**EXCERPT TO READ:**
----

Executives share a handshake

Last year, real estate investment trusts owned an estimated 12% of all skilled nursing facilities, a level that Harvard researchers say should push policymakers to “ensure that the REIT business model is compatible with” healthcare goals.

REIT ownership of skilled nursing outstripped that of hospitals (3% nationally), medical office buildings (9%) and senior housing and assisted living (9%). 

Researchers behind a new JAMA Health Forum study told McKnight’s Monday they weren’t necessarily surprised by the results of their analysis, which looked at publicly available data, because of the “major influence of private equity and other financial investment in SNFs.”

But the findings underscore the need to understand how financial pressures might drive REITs to act, and whether their self-interests and interests of investors align with patient health outcomes.

“There is concern that REIT ownership of healthcare facilities may divert capital away from investments in clinical care delivery toward generating high returns for investors instead,” reported the researchers, led by Joseph Dov Bruch, Ph.D., a visiting research scholar in Harvard Medical School’s Department of Health Care Policy. 

”To our knowledge, there is no research quantifying the association of REITs with quality of care, costs to patients, and the financial security of healthcare operators. Policy makers and healthcare operators should ensure that the REIT business model is compatible with long-term priorities in healthcare delivery.”

Data for SNFs lacking

While the team found that REIT ownership of hospitals increased for 15 years before falling off during COVID, but researchers did not have the same data for SNFs. Still, in comments to McKnight’s, Bruch called on policymakers to evaluate whether REIT acquisitions affect staffing levels; financial outcomes such as margins, debt and patient charges; and quality metrics. 

The researchers also noted an association between REIT investment and for-profit operations and skilled nursing facilities in urban settings; and pointed a critical finger at the potential financial stress linked to the triple net sale leaseback mechanism. In addition, the team illustrated how financial pressures on REIT-owned SNFs could result in access issues, drawing attention to the 2018 shuttering of HCR Manor Care after that company sold all of its massive real estate assets to a REIT.

But the American Health Care Association pushed back Monday, telling McKnight’s that case studies show “high-quality nursing home companies formed fruitful relationships with REITs with management lease payments.” During the pandemic, some REITs delayed or modified lease payment as nursing home occupancy bottomed out.

----

**YOUR OBJECTIVE:** Could you pick up the news article above on real estate investment trusts owning skilled nursing facilities and continue it from its last sentence?

----

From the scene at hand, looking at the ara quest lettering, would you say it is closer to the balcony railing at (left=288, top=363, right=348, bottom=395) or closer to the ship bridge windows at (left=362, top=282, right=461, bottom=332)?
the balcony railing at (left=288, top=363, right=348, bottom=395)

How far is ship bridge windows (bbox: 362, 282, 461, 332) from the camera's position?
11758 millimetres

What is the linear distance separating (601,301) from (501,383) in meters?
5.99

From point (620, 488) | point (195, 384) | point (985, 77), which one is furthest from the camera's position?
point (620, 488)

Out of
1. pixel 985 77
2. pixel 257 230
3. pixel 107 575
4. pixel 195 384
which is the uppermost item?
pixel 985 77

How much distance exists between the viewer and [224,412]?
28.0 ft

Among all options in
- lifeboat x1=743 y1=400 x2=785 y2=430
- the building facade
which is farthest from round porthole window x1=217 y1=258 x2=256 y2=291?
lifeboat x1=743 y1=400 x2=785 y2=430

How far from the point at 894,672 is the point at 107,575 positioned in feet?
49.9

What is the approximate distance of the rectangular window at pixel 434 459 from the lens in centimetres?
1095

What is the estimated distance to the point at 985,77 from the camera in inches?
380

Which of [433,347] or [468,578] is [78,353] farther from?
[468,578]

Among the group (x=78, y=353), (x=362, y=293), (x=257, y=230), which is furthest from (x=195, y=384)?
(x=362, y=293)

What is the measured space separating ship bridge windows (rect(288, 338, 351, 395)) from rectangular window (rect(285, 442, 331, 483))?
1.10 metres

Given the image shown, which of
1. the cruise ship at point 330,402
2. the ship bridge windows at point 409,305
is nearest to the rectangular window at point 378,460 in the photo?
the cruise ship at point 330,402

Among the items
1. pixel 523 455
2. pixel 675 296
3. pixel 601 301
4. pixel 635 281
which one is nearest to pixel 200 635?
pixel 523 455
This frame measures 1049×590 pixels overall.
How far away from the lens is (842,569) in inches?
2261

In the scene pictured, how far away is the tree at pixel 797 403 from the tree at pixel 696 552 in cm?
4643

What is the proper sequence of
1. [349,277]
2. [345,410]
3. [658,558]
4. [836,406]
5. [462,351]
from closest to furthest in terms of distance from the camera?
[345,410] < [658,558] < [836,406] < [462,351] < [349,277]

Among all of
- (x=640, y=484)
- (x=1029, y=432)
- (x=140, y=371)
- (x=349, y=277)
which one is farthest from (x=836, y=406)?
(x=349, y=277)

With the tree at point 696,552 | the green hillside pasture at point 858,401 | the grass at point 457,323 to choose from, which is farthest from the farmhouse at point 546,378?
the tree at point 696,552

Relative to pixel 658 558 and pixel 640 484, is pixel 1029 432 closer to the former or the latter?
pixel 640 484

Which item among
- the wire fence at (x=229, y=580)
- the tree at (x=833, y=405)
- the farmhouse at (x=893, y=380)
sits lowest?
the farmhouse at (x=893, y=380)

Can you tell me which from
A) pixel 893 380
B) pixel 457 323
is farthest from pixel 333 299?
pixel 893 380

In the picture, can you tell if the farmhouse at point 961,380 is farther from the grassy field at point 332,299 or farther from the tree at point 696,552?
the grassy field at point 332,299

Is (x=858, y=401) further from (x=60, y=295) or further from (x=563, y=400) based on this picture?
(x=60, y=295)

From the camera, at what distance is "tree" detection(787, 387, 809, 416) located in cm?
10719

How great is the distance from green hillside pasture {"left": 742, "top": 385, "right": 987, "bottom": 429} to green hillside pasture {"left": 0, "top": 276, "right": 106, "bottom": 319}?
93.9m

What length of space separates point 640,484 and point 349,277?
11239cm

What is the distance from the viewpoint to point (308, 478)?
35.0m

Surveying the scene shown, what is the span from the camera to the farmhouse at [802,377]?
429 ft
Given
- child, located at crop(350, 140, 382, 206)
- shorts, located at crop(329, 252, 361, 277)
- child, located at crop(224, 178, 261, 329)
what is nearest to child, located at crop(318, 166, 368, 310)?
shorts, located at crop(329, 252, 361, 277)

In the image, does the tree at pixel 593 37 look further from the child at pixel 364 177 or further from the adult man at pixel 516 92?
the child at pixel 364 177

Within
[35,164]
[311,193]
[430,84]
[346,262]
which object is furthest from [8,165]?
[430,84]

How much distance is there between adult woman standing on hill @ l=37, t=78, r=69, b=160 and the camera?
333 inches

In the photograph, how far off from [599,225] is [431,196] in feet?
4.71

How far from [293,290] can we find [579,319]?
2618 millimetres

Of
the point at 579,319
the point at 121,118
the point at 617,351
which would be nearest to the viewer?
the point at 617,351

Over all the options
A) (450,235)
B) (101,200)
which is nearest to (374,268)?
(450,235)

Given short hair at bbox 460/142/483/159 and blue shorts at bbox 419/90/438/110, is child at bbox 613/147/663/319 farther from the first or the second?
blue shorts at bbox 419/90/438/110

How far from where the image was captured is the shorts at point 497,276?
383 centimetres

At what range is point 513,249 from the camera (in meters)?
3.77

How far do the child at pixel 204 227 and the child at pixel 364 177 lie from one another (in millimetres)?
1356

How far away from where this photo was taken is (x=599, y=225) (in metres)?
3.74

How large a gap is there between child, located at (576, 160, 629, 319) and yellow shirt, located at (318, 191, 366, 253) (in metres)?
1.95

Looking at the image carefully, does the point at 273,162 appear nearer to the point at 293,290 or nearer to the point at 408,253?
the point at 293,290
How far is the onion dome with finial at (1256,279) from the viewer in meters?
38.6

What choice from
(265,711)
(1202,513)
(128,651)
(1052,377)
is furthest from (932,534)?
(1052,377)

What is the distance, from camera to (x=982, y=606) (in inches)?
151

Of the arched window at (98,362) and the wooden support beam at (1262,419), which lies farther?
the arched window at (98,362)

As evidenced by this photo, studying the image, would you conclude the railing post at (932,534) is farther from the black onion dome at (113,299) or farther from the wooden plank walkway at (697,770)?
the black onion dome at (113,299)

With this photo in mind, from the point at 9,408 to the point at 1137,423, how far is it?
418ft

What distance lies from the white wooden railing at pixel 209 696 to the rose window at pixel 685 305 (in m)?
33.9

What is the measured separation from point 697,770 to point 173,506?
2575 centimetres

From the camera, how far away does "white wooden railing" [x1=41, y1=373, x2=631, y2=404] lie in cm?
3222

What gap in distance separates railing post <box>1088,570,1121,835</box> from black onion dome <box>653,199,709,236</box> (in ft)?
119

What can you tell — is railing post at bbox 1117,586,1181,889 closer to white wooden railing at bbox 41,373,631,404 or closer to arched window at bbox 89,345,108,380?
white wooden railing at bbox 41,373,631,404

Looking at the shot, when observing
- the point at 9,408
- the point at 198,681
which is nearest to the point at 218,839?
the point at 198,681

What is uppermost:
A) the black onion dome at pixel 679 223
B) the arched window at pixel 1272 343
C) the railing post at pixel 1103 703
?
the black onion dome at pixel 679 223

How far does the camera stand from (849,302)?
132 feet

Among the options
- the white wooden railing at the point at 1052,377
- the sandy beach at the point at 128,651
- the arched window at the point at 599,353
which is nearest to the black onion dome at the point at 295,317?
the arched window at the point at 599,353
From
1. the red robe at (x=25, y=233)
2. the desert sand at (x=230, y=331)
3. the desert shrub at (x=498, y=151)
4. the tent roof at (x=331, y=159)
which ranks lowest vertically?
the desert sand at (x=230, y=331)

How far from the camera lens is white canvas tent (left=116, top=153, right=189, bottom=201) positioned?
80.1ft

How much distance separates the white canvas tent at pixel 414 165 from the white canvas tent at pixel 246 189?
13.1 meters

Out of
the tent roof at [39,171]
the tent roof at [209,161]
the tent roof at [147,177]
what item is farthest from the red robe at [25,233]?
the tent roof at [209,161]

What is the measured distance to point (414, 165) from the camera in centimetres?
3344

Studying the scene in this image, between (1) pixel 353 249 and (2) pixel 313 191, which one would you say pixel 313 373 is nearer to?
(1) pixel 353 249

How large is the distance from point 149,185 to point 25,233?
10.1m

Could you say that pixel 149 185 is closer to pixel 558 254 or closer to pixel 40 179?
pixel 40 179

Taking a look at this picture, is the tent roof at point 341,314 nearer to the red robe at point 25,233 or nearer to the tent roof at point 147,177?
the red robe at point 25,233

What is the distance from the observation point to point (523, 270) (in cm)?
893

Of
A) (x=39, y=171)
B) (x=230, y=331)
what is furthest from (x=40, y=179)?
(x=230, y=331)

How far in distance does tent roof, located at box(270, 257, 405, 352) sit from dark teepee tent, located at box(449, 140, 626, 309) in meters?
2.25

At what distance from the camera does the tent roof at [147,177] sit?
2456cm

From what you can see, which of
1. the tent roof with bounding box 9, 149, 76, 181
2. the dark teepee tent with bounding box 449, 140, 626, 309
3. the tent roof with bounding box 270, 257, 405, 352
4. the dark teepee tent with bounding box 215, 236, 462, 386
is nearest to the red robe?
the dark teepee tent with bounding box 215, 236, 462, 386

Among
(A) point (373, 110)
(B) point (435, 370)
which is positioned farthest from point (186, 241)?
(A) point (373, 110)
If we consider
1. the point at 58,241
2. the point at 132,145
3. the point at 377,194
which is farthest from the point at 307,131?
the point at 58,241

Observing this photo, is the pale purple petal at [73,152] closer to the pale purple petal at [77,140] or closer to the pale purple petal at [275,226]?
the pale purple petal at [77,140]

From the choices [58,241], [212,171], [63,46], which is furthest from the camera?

----

**OUTPUT FOR THIS TASK:**
“REITs can also open doors for certain long-term care professionals who want to run their own buildings, but who do not have the capital to purchase the real estate,”  AHCA noted in an email. “REITs are not inherently bad, and as the study found, they have an extremely small footprint in the skilled nursing industry. … We believe the bigger issue is the need for state and federal officials to properly and consistently fund long-term care, so that providers do not feel pressured to look for other investments to keep their facilities afloat. Policymakers can also ensure everyone is focused on doing the right thing by building on incentive programs that encourage providers and investors to create great outcomes for patients.”

Those comments were echoed this week in a fresh New England Journal of Medicine perspective authored by Rachel Werner, MD, PH.D., of the Leonard Davis Institute of Health Economics, and fellow health policy experts David Grabowski, Ph.D., R. Tamara Konetzka, Ph.D., and David G. Stevenson, Ph.D.

Reiterating their contributions to The National Imperative to Improve Nursing Home Quality, the researchers called for a combination of improved long-term care financing, a new approach to nursing home payments, and transparency and accountability that push providers to do more than focus on compliance with minimum standards.

“Data on nursing homes’ ownership and financing, including how much facilities spend on direct care, remain incomplete and difficult to use,” they wrote. 

“The challenges of monitoring spending are exacerbated by the increasing complexity of nursing home ownership practices, which makes it all but impossible to understand where and how facilities spend their resources, including whether they are paying marked-up services such as rent, management, nursing, or therapy by contracting with related-party organizations,” they added.